一、需求描述
- 新增词书分类(三级)
- 使用新接口获取单词释义
- 单词加上bgColor属性
二、需求拆解
2.1 词书分类
2.2 使用新接口获取单词释义
Step1. 获取所有单词列表
Step2. 清理两类单词
2.2.1 哪些需要清理
- 当前词典中无例句或释义的
- 当前词典中没有的
2.2.2 步骤
- 整理出新增词书的所有单词
- 筛选出当前词典中无例句和释义的单词列表
- set
- 爬取所有须新增的单词 https://api.dictionaryapi.dev/api/v2/entries/en/hello
- 爬取音标文件,及下载音频 oxfordlearnersdictionaries
- 调用百度翻译api,翻译例句
2.2.3 容易出错的地方
- 缓存不一致
- 词组过一遍百度api,获取简明释义
- 音频资源也要重新生成一遍
- 保留哪些部分:
- 只保留有例句的
- 如果都没有例句,则保证一个词性至少有一个定义
3. 单词加上bgColor属性
三、代码
1. 获取当前词书的wordList
输出为newBookAllWordList.json文件
[
"hold-up",
"overheating",
"answerphone",
"syncretize",
"pedantry",
"poohed",
"national highway",
"overstate",
"scenery",
"evenly spaced"
]
# get all csv
import os
import csv
import json
def main():
allWordList = []
path = '.'
files = os.listdir(path)
#sub folder
for file in files:
if os.path.isdir(file):
subfiles = os.listdir(file)
for subfile in subfiles:
if subfile.endswith('.csv'):
with open(file+"/"+subfile,mode='r') as f:
reader = csv.reader(f)
header = next(reader)
# 逐行获取数据,并输出
for row in reader:
# row[0]为单词
allWordList.append(row[0])
allWordList = list(set(allWordList))
with open("newBookAllWordList.json",mode="w",encoding="utf-8") as f:
json.dump(allWordList,f,ensure_ascii=False,indent=2)

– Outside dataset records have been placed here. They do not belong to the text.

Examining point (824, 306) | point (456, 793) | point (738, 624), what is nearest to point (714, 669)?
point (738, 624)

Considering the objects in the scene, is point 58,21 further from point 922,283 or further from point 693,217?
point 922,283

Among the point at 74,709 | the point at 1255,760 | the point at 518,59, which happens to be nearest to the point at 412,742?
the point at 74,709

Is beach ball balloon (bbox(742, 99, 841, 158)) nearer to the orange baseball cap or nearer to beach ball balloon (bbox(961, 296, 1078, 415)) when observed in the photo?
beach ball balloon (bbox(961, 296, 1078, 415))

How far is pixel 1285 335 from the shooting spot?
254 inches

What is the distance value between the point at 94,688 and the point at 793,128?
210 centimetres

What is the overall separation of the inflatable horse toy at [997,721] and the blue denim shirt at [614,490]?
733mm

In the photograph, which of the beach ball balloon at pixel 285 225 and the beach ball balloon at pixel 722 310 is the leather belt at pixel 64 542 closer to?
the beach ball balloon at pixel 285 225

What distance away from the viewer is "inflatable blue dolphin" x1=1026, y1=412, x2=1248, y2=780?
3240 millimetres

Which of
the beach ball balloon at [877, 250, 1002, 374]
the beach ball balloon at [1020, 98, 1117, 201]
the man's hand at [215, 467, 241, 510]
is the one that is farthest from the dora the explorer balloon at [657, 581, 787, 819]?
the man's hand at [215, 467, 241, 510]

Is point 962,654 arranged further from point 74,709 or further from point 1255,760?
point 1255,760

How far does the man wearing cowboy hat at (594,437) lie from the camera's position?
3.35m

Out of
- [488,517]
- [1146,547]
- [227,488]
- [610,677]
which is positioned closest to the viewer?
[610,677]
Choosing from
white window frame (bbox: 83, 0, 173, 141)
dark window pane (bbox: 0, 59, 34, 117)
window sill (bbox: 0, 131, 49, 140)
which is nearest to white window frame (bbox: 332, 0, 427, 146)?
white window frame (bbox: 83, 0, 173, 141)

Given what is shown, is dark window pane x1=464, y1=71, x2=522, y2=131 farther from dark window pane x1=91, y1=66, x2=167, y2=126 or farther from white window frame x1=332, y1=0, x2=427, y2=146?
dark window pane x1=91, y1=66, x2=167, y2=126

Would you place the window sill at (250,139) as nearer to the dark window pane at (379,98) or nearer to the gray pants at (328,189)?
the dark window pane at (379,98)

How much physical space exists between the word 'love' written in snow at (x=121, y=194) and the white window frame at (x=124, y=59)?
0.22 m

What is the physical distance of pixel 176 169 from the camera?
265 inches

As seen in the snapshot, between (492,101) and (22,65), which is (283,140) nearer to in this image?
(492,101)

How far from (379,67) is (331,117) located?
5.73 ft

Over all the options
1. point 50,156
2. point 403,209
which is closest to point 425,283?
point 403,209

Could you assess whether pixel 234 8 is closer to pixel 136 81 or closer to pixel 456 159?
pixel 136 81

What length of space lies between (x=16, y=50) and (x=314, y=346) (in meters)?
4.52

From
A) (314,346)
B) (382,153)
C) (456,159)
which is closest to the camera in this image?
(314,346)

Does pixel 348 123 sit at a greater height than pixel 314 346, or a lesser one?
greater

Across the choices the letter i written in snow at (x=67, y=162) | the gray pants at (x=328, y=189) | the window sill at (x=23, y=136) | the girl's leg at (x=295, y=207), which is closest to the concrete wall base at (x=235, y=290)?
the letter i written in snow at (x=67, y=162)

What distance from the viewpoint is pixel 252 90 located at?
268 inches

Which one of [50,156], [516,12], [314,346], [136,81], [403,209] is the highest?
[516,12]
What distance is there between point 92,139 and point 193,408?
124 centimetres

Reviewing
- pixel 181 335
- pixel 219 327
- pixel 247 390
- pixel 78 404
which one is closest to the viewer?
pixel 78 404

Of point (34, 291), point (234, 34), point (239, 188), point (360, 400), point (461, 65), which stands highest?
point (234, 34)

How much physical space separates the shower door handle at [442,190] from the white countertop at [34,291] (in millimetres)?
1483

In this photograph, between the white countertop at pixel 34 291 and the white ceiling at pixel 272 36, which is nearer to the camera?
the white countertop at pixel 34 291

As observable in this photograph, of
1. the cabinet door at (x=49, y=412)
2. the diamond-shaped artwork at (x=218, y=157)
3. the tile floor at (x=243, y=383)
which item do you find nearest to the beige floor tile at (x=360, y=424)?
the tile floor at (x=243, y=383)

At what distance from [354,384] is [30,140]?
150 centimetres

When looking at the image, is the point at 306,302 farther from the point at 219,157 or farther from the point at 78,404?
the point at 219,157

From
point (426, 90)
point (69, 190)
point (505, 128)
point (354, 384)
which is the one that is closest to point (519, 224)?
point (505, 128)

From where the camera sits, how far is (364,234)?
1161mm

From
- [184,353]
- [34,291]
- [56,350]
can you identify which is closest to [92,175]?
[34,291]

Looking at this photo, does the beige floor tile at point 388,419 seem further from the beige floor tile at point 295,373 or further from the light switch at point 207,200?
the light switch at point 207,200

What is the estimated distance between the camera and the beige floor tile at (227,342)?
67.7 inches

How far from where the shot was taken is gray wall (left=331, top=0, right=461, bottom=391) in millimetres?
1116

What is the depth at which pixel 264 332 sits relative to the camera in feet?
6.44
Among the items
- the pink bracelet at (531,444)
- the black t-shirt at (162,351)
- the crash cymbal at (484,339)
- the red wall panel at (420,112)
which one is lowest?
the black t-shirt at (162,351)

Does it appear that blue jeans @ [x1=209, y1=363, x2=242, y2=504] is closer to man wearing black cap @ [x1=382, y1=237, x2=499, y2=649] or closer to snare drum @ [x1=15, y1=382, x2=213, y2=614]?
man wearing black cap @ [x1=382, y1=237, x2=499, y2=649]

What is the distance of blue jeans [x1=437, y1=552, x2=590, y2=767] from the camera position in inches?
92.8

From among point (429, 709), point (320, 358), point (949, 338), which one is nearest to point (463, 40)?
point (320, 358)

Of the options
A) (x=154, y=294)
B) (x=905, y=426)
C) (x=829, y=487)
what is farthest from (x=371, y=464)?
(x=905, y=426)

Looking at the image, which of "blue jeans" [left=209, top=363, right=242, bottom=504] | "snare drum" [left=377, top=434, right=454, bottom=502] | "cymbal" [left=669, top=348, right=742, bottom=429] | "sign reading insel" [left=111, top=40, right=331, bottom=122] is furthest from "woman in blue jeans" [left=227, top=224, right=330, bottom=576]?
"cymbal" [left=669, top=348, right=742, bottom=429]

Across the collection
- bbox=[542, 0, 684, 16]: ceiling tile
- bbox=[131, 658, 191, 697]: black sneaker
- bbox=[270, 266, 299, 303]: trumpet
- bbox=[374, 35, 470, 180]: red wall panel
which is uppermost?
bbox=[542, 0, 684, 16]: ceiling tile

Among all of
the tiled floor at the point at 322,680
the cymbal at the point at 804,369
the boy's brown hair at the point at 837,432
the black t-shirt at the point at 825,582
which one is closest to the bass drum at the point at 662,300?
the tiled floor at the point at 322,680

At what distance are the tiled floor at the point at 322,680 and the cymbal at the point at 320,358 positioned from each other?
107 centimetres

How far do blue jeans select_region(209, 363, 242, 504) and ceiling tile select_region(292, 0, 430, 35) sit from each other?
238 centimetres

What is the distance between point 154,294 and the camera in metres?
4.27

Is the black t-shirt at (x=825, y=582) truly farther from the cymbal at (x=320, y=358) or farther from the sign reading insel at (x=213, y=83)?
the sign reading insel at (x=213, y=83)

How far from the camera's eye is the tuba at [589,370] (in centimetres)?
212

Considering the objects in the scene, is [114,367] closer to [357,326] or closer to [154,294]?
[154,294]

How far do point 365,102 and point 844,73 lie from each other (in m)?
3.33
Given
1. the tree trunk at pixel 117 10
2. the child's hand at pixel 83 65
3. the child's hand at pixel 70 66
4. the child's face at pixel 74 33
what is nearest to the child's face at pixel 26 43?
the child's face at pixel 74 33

if __name__ == '__main__':
main()
2. 获取当前数据库中,无释义和无例句的单词List
规则:
- 新增词书中新增的单词
- base_word中缺少example的
- base_word中缺少explain的
- example为 ’Currently no example‘的
- 去掉词组
输出为mergeList.json
import mysql.connector
import json
# 获取词典中所有的单词
wordList = []
# 获取所有的explain
explainList = []
# 获取所有的example
exampleList = []
# 新增词书的所有单词
newBookAllWordList = []
# 新增词书中有,但数据库无的
newBookMissWordList = []
emptyExplainWordList = []
missExplainWordList = []
emptyExampleWordList = []
missExampleWordList = []
# 无例句的存储
exampleEmptyStr = "Currently no example."
def saveAllWordListFromDB():
conn = mysql.connector.connect(user='root', password='HPyuko12!!', database='a4')
cursor = conn.cursor()
cursor.execute('select name from base_word')
values = cursor.fetchall()
for value in values:
wordList.append(value[0])
with open('dbAllWordList.json', 'w') as f:
json.dump(wordList, f)
def saveAllExplainListFromDB():
conn = mysql.connector.connect(user='root', password='HPyuko12!!', database='a4')
cursor = conn.cursor()
cursor.execute('select * from `explain`')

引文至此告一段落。